### Stored rows

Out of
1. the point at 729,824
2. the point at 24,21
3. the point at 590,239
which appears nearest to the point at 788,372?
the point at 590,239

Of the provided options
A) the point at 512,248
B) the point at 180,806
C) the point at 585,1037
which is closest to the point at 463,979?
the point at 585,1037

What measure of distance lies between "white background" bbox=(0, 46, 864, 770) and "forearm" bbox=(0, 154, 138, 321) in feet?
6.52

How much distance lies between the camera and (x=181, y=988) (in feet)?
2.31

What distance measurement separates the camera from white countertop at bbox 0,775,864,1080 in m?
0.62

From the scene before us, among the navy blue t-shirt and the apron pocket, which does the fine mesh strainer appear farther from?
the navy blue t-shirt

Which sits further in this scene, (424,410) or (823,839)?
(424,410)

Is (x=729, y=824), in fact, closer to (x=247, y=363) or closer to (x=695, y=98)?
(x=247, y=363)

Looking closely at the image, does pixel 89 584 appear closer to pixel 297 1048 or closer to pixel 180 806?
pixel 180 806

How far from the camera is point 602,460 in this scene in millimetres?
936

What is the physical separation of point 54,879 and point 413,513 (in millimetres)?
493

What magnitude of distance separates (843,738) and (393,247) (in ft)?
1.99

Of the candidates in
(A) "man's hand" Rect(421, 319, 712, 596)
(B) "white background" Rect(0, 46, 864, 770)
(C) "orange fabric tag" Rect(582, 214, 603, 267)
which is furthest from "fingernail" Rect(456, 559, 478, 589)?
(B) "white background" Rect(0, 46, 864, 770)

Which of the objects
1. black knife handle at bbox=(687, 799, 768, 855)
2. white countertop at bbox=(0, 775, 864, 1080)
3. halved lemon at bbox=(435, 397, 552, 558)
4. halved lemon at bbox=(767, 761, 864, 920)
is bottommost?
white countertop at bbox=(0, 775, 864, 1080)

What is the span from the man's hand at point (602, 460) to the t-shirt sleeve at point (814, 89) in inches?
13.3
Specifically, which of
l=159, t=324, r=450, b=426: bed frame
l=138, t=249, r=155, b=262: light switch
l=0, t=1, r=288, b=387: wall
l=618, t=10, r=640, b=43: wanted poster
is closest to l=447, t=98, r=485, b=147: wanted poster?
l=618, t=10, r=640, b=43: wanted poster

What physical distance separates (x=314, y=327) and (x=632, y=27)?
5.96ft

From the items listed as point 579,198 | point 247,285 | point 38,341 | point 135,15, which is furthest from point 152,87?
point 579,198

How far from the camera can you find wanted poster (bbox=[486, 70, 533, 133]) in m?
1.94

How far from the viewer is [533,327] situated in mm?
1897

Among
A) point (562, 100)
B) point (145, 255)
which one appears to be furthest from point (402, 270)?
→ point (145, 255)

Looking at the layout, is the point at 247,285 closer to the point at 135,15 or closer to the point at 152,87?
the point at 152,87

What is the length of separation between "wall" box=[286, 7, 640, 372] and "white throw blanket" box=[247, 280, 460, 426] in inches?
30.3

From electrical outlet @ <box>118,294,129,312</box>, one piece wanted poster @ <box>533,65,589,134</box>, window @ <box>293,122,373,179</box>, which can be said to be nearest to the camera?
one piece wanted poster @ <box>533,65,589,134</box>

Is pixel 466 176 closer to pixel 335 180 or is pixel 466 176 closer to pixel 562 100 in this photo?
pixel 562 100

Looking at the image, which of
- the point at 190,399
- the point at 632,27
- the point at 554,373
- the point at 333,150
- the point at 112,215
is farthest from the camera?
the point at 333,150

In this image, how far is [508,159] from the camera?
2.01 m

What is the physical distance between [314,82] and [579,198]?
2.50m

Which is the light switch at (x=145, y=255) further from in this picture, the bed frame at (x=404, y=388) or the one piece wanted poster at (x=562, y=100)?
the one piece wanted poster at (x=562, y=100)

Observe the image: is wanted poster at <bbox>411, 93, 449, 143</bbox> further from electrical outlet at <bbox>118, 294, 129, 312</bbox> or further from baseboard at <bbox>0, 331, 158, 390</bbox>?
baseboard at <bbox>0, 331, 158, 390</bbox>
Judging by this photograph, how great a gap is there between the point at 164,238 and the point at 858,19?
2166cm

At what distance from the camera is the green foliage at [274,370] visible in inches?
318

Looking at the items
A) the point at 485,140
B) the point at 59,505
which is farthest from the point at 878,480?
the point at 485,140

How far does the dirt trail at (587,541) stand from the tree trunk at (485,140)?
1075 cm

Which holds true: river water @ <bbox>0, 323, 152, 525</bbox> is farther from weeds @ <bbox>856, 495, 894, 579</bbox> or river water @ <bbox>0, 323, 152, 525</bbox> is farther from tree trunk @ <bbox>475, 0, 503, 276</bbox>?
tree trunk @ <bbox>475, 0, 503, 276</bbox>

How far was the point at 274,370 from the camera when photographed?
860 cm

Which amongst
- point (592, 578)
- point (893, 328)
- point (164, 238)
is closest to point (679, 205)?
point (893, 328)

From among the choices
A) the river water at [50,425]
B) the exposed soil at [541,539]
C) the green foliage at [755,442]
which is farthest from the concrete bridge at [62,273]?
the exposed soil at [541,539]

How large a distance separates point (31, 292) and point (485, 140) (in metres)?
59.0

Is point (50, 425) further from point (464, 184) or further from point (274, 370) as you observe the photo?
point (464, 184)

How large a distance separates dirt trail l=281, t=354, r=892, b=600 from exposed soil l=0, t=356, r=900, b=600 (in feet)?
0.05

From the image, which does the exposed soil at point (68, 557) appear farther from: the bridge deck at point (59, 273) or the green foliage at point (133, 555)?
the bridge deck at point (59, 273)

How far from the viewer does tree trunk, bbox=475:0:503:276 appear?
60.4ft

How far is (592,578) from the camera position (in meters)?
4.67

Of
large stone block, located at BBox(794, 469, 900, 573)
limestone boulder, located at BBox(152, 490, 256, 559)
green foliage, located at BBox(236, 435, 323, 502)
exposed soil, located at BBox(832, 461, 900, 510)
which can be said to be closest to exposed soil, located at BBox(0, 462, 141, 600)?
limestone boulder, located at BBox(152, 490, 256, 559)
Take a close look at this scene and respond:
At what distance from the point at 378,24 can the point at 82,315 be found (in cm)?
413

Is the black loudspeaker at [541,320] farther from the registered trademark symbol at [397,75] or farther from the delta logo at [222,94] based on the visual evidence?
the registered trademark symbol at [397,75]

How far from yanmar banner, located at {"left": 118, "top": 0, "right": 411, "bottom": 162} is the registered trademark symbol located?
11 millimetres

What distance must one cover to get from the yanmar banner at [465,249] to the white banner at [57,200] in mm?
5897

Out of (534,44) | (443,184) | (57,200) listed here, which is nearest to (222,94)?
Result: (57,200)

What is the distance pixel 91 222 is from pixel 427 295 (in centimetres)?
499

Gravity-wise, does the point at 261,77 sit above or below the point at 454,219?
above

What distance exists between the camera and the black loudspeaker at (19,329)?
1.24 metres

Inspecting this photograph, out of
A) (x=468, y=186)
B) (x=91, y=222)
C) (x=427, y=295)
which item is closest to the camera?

######

* [Request]: From the line containing "How large a distance separates dirt" to the last line of the material, please quote every line exactly and only those.

* [Answer]:
How large a distance separates dirt trail l=281, t=354, r=892, b=600 from exposed soil l=0, t=356, r=900, b=600 (in feet)?
0.05

From the image, which does the exposed soil at point (68, 557) appear farther from: the bridge deck at point (59, 273) or the green foliage at point (133, 555)?
the bridge deck at point (59, 273)

How far from the viewer does tree trunk, bbox=475:0:503:276 appear?
60.4ft

How far is (592,578) from the camera position (in meters)?
4.67

Of
large stone block, located at BBox(794, 469, 900, 573)
limestone boulder, located at BBox(152, 490, 256, 559)
green foliage, located at BBox(236, 435, 323, 502)
exposed soil, located at BBox(832, 461, 900, 510)
which can be said to be closest to exposed soil, located at BBox(0, 462, 141, 600)?
limestone boulder, located at BBox(152, 490, 256, 559)
Take a close look at this scene and respond:
At what distance from the point at 378,24 can the point at 82,315 be found (in cm)?
413

Is the black loudspeaker at [541,320] farther from the registered trademark symbol at [397,75] or farther from the delta logo at [222,94] based on the visual evidence?
the registered trademark symbol at [397,75]

How far from yanmar banner, located at {"left": 118, "top": 0, "right": 411, "bottom": 162} is the registered trademark symbol located?
11 millimetres

What distance must one cover to get from the yanmar banner at [465,249] to the white banner at [57,200] in mm?
5897

Out of (534,44) | (443,184) | (57,200) listed here, which is nearest to (222,94)?
Result: (57,200)

What is the distance pixel 91 222 is from pixel 427 295 (in centimetres)?
499

Gravity-wise, does the point at 261,77 sit above or below the point at 454,219?
above

What distance exists between the camera and the black loudspeaker at (19,329)?
1.24 metres

Inspecting this photograph, out of
A) (x=468, y=186)
B) (x=91, y=222)
C) (x=427, y=295)
which item is closest to the camera?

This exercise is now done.